Closed h-aboutalebi closed 2 years ago
Hi! I think I found where the issue is: I apply normalization to the inputs when I load the model (e.g., https://github.com/RobustBench/robustbench/blob/master/robustbench/model_zoo/architectures/xcit.py#L95), even though, when I trained the models, I applied no normalization. Let me fix and test this!
Meanwhile, if you want to quickly see how to reproduce the results without using load_model
from here, you can take a look at how I evaluated the model for the paper here
Hi @h-aboutalebi! This should be fixed on master now, with 513d60c. Now you should be able to reproduce the reported numbers with
python -m robustbench.eval --n_ex=5000 --dataset=imagenet --threat_model=Linf --model_name=Debenedetti2022Light_XCiT-S12 --data_dir=/data/imagenet --batch_size=128 --eps=0.0156862745
Of course as --model_name
you can also specify Debenedetti2022Light_XCiT-M12
or Debenedetti2022Light_XCiT-L12
.
Please, feel free to re-open the issue if this doesn't work!
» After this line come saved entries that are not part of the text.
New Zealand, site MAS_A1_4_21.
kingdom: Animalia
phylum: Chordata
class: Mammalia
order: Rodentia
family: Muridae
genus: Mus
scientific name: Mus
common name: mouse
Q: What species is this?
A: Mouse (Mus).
Hi, @dedeswim thanks for your help. I still cannot replicate the results. Now the accuracy has dropped even more. Thanks
Hi @h-aboutalebi how are you trying to reproduce the results? Would you mind sharing your code if possible? Moreover, what are the exact numbers you are getting?
Hi @dedeswim, I cannot reproduce the results reported in the table for ImageNet with epsilon 4/255 for XCiT-S and XCiT-M12, XCiT-L12 . The accuracy I get for both clean and robust is much lower around 45% for robust and 50% for clean for all the three models. Can you please help me reproduce the results? Am I missing something here?